According to Ambinder, there are many promising FDA-approved AI mammography tools on the market, and many large healthcare organizations are already using AI to analyze mammograms.
While Ambinder understands concerns that AI might “take over” and replace human faculty, she is excited about bringing AI into the reading room. AI is meant to aid radiologists, Ambinder explained, not to replace human intelligence in the reading room.
As such technology is incorporated into routine radiologist workflow, radiologists expect to see both an increase in cancer detection and a decrease in callbacks.
“Envision it as a second set of eyes or a second radiologist looking at the mammogram with you,” Ambinder said.
AI programs do not run autonomously, Ambinder noted. Radiologists will continue to review all cases and findings — AI is just a new tool to aid in detection, diagnosis and triage.
“We are looking for tools to increase the value of radiologists, not replace them,” Lin explained.
That said, there are some limitations to current AI technology.

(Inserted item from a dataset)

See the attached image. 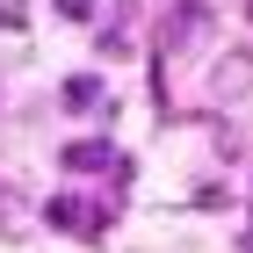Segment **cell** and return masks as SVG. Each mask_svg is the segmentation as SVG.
<instances>
[{"mask_svg":"<svg viewBox=\"0 0 253 253\" xmlns=\"http://www.w3.org/2000/svg\"><path fill=\"white\" fill-rule=\"evenodd\" d=\"M65 109H73V116H94V109H109V101H101V80L73 73V80H65Z\"/></svg>","mask_w":253,"mask_h":253,"instance_id":"obj_2","label":"cell"},{"mask_svg":"<svg viewBox=\"0 0 253 253\" xmlns=\"http://www.w3.org/2000/svg\"><path fill=\"white\" fill-rule=\"evenodd\" d=\"M246 7H253V0H246Z\"/></svg>","mask_w":253,"mask_h":253,"instance_id":"obj_7","label":"cell"},{"mask_svg":"<svg viewBox=\"0 0 253 253\" xmlns=\"http://www.w3.org/2000/svg\"><path fill=\"white\" fill-rule=\"evenodd\" d=\"M210 94H217V101H239V94H253V51H232V58H217V73H210Z\"/></svg>","mask_w":253,"mask_h":253,"instance_id":"obj_1","label":"cell"},{"mask_svg":"<svg viewBox=\"0 0 253 253\" xmlns=\"http://www.w3.org/2000/svg\"><path fill=\"white\" fill-rule=\"evenodd\" d=\"M195 29H203V0H181V15L167 22V43H174V51H181V43H188Z\"/></svg>","mask_w":253,"mask_h":253,"instance_id":"obj_4","label":"cell"},{"mask_svg":"<svg viewBox=\"0 0 253 253\" xmlns=\"http://www.w3.org/2000/svg\"><path fill=\"white\" fill-rule=\"evenodd\" d=\"M43 224H58V232H87V210H80V203H51Z\"/></svg>","mask_w":253,"mask_h":253,"instance_id":"obj_5","label":"cell"},{"mask_svg":"<svg viewBox=\"0 0 253 253\" xmlns=\"http://www.w3.org/2000/svg\"><path fill=\"white\" fill-rule=\"evenodd\" d=\"M109 159H123V152H109V145H94V137H87V145H73V152H65V167H73V174H94V167H109Z\"/></svg>","mask_w":253,"mask_h":253,"instance_id":"obj_3","label":"cell"},{"mask_svg":"<svg viewBox=\"0 0 253 253\" xmlns=\"http://www.w3.org/2000/svg\"><path fill=\"white\" fill-rule=\"evenodd\" d=\"M58 7H65L73 22H87V15H94V0H58Z\"/></svg>","mask_w":253,"mask_h":253,"instance_id":"obj_6","label":"cell"}]
</instances>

Third-party algorithms from outside of Johns Hopkins may not be as accurate, Dr. Lin said, noting that such programs were trained using patient data with different demographics and characteristics from those who seek care at Johns Hopkins. As such, the algorithm may not perform as well once implemented and require ongoing monitoring.

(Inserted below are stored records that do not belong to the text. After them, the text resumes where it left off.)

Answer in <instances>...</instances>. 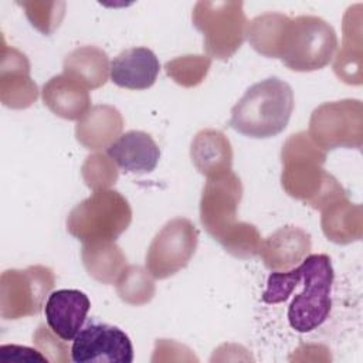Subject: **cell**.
<instances>
[{
  "mask_svg": "<svg viewBox=\"0 0 363 363\" xmlns=\"http://www.w3.org/2000/svg\"><path fill=\"white\" fill-rule=\"evenodd\" d=\"M303 291L288 308V320L292 329L305 333L320 326L329 316L332 301L330 288L333 268L326 254L308 255L301 262Z\"/></svg>",
  "mask_w": 363,
  "mask_h": 363,
  "instance_id": "8992f818",
  "label": "cell"
},
{
  "mask_svg": "<svg viewBox=\"0 0 363 363\" xmlns=\"http://www.w3.org/2000/svg\"><path fill=\"white\" fill-rule=\"evenodd\" d=\"M337 37L333 27L316 16L285 17L274 58L298 72L316 71L326 67L335 57Z\"/></svg>",
  "mask_w": 363,
  "mask_h": 363,
  "instance_id": "3957f363",
  "label": "cell"
},
{
  "mask_svg": "<svg viewBox=\"0 0 363 363\" xmlns=\"http://www.w3.org/2000/svg\"><path fill=\"white\" fill-rule=\"evenodd\" d=\"M111 64L104 50L84 45L72 50L64 60V74L88 89H95L108 81Z\"/></svg>",
  "mask_w": 363,
  "mask_h": 363,
  "instance_id": "7402d4cb",
  "label": "cell"
},
{
  "mask_svg": "<svg viewBox=\"0 0 363 363\" xmlns=\"http://www.w3.org/2000/svg\"><path fill=\"white\" fill-rule=\"evenodd\" d=\"M81 255L88 274L102 284H115L128 267L126 257L115 241L84 244Z\"/></svg>",
  "mask_w": 363,
  "mask_h": 363,
  "instance_id": "603a6c76",
  "label": "cell"
},
{
  "mask_svg": "<svg viewBox=\"0 0 363 363\" xmlns=\"http://www.w3.org/2000/svg\"><path fill=\"white\" fill-rule=\"evenodd\" d=\"M91 308L88 296L78 289H58L48 295L44 313L48 328L57 337L74 340L82 329L86 313Z\"/></svg>",
  "mask_w": 363,
  "mask_h": 363,
  "instance_id": "4fadbf2b",
  "label": "cell"
},
{
  "mask_svg": "<svg viewBox=\"0 0 363 363\" xmlns=\"http://www.w3.org/2000/svg\"><path fill=\"white\" fill-rule=\"evenodd\" d=\"M294 111V91L285 81L271 77L251 85L231 109L230 126L255 139L281 133Z\"/></svg>",
  "mask_w": 363,
  "mask_h": 363,
  "instance_id": "7a4b0ae2",
  "label": "cell"
},
{
  "mask_svg": "<svg viewBox=\"0 0 363 363\" xmlns=\"http://www.w3.org/2000/svg\"><path fill=\"white\" fill-rule=\"evenodd\" d=\"M132 221L128 200L116 190H95L67 217L68 233L84 244L115 241Z\"/></svg>",
  "mask_w": 363,
  "mask_h": 363,
  "instance_id": "277c9868",
  "label": "cell"
},
{
  "mask_svg": "<svg viewBox=\"0 0 363 363\" xmlns=\"http://www.w3.org/2000/svg\"><path fill=\"white\" fill-rule=\"evenodd\" d=\"M191 20L203 34V48L211 58L233 57L247 35L248 20L242 10V1H197Z\"/></svg>",
  "mask_w": 363,
  "mask_h": 363,
  "instance_id": "5b68a950",
  "label": "cell"
},
{
  "mask_svg": "<svg viewBox=\"0 0 363 363\" xmlns=\"http://www.w3.org/2000/svg\"><path fill=\"white\" fill-rule=\"evenodd\" d=\"M38 98L37 84L30 77L27 57L6 44L1 47L0 99L11 109H26Z\"/></svg>",
  "mask_w": 363,
  "mask_h": 363,
  "instance_id": "7c38bea8",
  "label": "cell"
},
{
  "mask_svg": "<svg viewBox=\"0 0 363 363\" xmlns=\"http://www.w3.org/2000/svg\"><path fill=\"white\" fill-rule=\"evenodd\" d=\"M123 118L112 105H94L77 122L75 138L89 150L108 149L122 133Z\"/></svg>",
  "mask_w": 363,
  "mask_h": 363,
  "instance_id": "e0dca14e",
  "label": "cell"
},
{
  "mask_svg": "<svg viewBox=\"0 0 363 363\" xmlns=\"http://www.w3.org/2000/svg\"><path fill=\"white\" fill-rule=\"evenodd\" d=\"M210 65L211 58L207 55H183L166 62L164 69L174 82L191 88L206 78Z\"/></svg>",
  "mask_w": 363,
  "mask_h": 363,
  "instance_id": "d4e9b609",
  "label": "cell"
},
{
  "mask_svg": "<svg viewBox=\"0 0 363 363\" xmlns=\"http://www.w3.org/2000/svg\"><path fill=\"white\" fill-rule=\"evenodd\" d=\"M54 336H55V333L50 328L47 329L44 325H41V326H38L33 339H34V343L38 346V350L44 352V354H45V352L50 353V356L47 359L57 360V362H64V360H67V357L62 356L61 353L67 352V349L62 343L65 340H62V339L55 340Z\"/></svg>",
  "mask_w": 363,
  "mask_h": 363,
  "instance_id": "f546056e",
  "label": "cell"
},
{
  "mask_svg": "<svg viewBox=\"0 0 363 363\" xmlns=\"http://www.w3.org/2000/svg\"><path fill=\"white\" fill-rule=\"evenodd\" d=\"M81 172L85 184L94 191L109 189L118 179L116 163L104 153L88 156L82 164Z\"/></svg>",
  "mask_w": 363,
  "mask_h": 363,
  "instance_id": "83f0119b",
  "label": "cell"
},
{
  "mask_svg": "<svg viewBox=\"0 0 363 363\" xmlns=\"http://www.w3.org/2000/svg\"><path fill=\"white\" fill-rule=\"evenodd\" d=\"M261 241V234L255 225L238 221L220 244L228 254L241 259H247L258 254Z\"/></svg>",
  "mask_w": 363,
  "mask_h": 363,
  "instance_id": "484cf974",
  "label": "cell"
},
{
  "mask_svg": "<svg viewBox=\"0 0 363 363\" xmlns=\"http://www.w3.org/2000/svg\"><path fill=\"white\" fill-rule=\"evenodd\" d=\"M71 359L75 363H130L133 360V346L122 329L94 322L82 328L75 336L71 346Z\"/></svg>",
  "mask_w": 363,
  "mask_h": 363,
  "instance_id": "8fae6325",
  "label": "cell"
},
{
  "mask_svg": "<svg viewBox=\"0 0 363 363\" xmlns=\"http://www.w3.org/2000/svg\"><path fill=\"white\" fill-rule=\"evenodd\" d=\"M108 156L125 172L142 174L155 170L160 159V149L149 133L129 130L108 147Z\"/></svg>",
  "mask_w": 363,
  "mask_h": 363,
  "instance_id": "2e32d148",
  "label": "cell"
},
{
  "mask_svg": "<svg viewBox=\"0 0 363 363\" xmlns=\"http://www.w3.org/2000/svg\"><path fill=\"white\" fill-rule=\"evenodd\" d=\"M31 26L43 34H51L61 23L65 13L64 1H23L18 3Z\"/></svg>",
  "mask_w": 363,
  "mask_h": 363,
  "instance_id": "4316f807",
  "label": "cell"
},
{
  "mask_svg": "<svg viewBox=\"0 0 363 363\" xmlns=\"http://www.w3.org/2000/svg\"><path fill=\"white\" fill-rule=\"evenodd\" d=\"M311 235L299 227L285 225L261 241L258 254L271 271L296 267L311 251Z\"/></svg>",
  "mask_w": 363,
  "mask_h": 363,
  "instance_id": "5bb4252c",
  "label": "cell"
},
{
  "mask_svg": "<svg viewBox=\"0 0 363 363\" xmlns=\"http://www.w3.org/2000/svg\"><path fill=\"white\" fill-rule=\"evenodd\" d=\"M190 156L194 167L207 179L231 170L233 149L228 138L217 129H203L196 133Z\"/></svg>",
  "mask_w": 363,
  "mask_h": 363,
  "instance_id": "ffe728a7",
  "label": "cell"
},
{
  "mask_svg": "<svg viewBox=\"0 0 363 363\" xmlns=\"http://www.w3.org/2000/svg\"><path fill=\"white\" fill-rule=\"evenodd\" d=\"M308 135L323 150L360 149L363 143V105L359 99L325 102L313 109Z\"/></svg>",
  "mask_w": 363,
  "mask_h": 363,
  "instance_id": "52a82bcc",
  "label": "cell"
},
{
  "mask_svg": "<svg viewBox=\"0 0 363 363\" xmlns=\"http://www.w3.org/2000/svg\"><path fill=\"white\" fill-rule=\"evenodd\" d=\"M302 279L301 265L288 272H272L267 281V289L262 294V301L267 303H279L289 298L294 288L299 285Z\"/></svg>",
  "mask_w": 363,
  "mask_h": 363,
  "instance_id": "f1b7e54d",
  "label": "cell"
},
{
  "mask_svg": "<svg viewBox=\"0 0 363 363\" xmlns=\"http://www.w3.org/2000/svg\"><path fill=\"white\" fill-rule=\"evenodd\" d=\"M199 242L196 225L184 217L167 221L152 240L146 252V269L156 279H164L190 262Z\"/></svg>",
  "mask_w": 363,
  "mask_h": 363,
  "instance_id": "9c48e42d",
  "label": "cell"
},
{
  "mask_svg": "<svg viewBox=\"0 0 363 363\" xmlns=\"http://www.w3.org/2000/svg\"><path fill=\"white\" fill-rule=\"evenodd\" d=\"M43 101L54 115L68 121H79L91 108L88 88L64 72L44 84Z\"/></svg>",
  "mask_w": 363,
  "mask_h": 363,
  "instance_id": "ac0fdd59",
  "label": "cell"
},
{
  "mask_svg": "<svg viewBox=\"0 0 363 363\" xmlns=\"http://www.w3.org/2000/svg\"><path fill=\"white\" fill-rule=\"evenodd\" d=\"M241 197L242 184L233 170L207 179L200 199V220L206 231L218 242L237 225Z\"/></svg>",
  "mask_w": 363,
  "mask_h": 363,
  "instance_id": "30bf717a",
  "label": "cell"
},
{
  "mask_svg": "<svg viewBox=\"0 0 363 363\" xmlns=\"http://www.w3.org/2000/svg\"><path fill=\"white\" fill-rule=\"evenodd\" d=\"M51 268L31 265L26 269H7L0 278V313L4 319L37 315L54 288Z\"/></svg>",
  "mask_w": 363,
  "mask_h": 363,
  "instance_id": "ba28073f",
  "label": "cell"
},
{
  "mask_svg": "<svg viewBox=\"0 0 363 363\" xmlns=\"http://www.w3.org/2000/svg\"><path fill=\"white\" fill-rule=\"evenodd\" d=\"M0 356L3 360L11 362H50L47 356L37 349H31L20 345H3L0 346Z\"/></svg>",
  "mask_w": 363,
  "mask_h": 363,
  "instance_id": "4dcf8cb0",
  "label": "cell"
},
{
  "mask_svg": "<svg viewBox=\"0 0 363 363\" xmlns=\"http://www.w3.org/2000/svg\"><path fill=\"white\" fill-rule=\"evenodd\" d=\"M147 269L139 265H128L116 279L119 298L130 305H145L155 295V282Z\"/></svg>",
  "mask_w": 363,
  "mask_h": 363,
  "instance_id": "cb8c5ba5",
  "label": "cell"
},
{
  "mask_svg": "<svg viewBox=\"0 0 363 363\" xmlns=\"http://www.w3.org/2000/svg\"><path fill=\"white\" fill-rule=\"evenodd\" d=\"M156 54L146 47H132L118 54L111 62V81L126 89H147L159 75Z\"/></svg>",
  "mask_w": 363,
  "mask_h": 363,
  "instance_id": "9a60e30c",
  "label": "cell"
},
{
  "mask_svg": "<svg viewBox=\"0 0 363 363\" xmlns=\"http://www.w3.org/2000/svg\"><path fill=\"white\" fill-rule=\"evenodd\" d=\"M284 190L294 199L323 210L330 203L346 197L340 183L323 169L326 150L319 147L308 132L291 135L281 150Z\"/></svg>",
  "mask_w": 363,
  "mask_h": 363,
  "instance_id": "6da1fadb",
  "label": "cell"
},
{
  "mask_svg": "<svg viewBox=\"0 0 363 363\" xmlns=\"http://www.w3.org/2000/svg\"><path fill=\"white\" fill-rule=\"evenodd\" d=\"M362 4L349 7L343 17V43L335 55L333 71L346 84H362Z\"/></svg>",
  "mask_w": 363,
  "mask_h": 363,
  "instance_id": "d6986e66",
  "label": "cell"
},
{
  "mask_svg": "<svg viewBox=\"0 0 363 363\" xmlns=\"http://www.w3.org/2000/svg\"><path fill=\"white\" fill-rule=\"evenodd\" d=\"M320 211V224L323 234L328 237V240L336 244H350L362 238V206L350 203L347 196L330 203Z\"/></svg>",
  "mask_w": 363,
  "mask_h": 363,
  "instance_id": "44dd1931",
  "label": "cell"
}]
</instances>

However, as home-grown, in-house AI tools are developed, such issues can likely be overcome.
For Lin, the future of AI in the radiology reading room looks bright. He foresees Johns Hopkins one day becoming a premiere institution of artificial intelligence that uses such machine-learning programs to identify conditions and potential treatments faster and more accurately.
An equally important goal, Dr. Lin explained, is to support internally-developed algorithms and work with experts at Johns Hopkins to bring their AI tools from bench to bedside.
One effort to expand the use of AI in medical imaging analysis is RAIL (Radiology AI Lab), a partnership among the Johns Hopkins radiology department, the Malone Center for Engineering in Healthcare, the Applied Physics Laboratory and the Whiting School of Engineering.
Headed by Haris Sair, director of the division of neuroradiology, RAIL works with departments across Johns Hopkins to develop machine learning applications to better aid medical image classification and analysis.
However, just as Rome wasn’t built in a day, so too does building an AI program take time.
As Lin noted, it is imperative to have a robust governance structure in place, allowing methodical development, piloting and evaluation of AI tools across the department and system.
“There are no shortcuts for this process,” Lin said.
Lin envisions a future when, due to assisted analysis, detection and diagnosis, more lives are saved than ever before.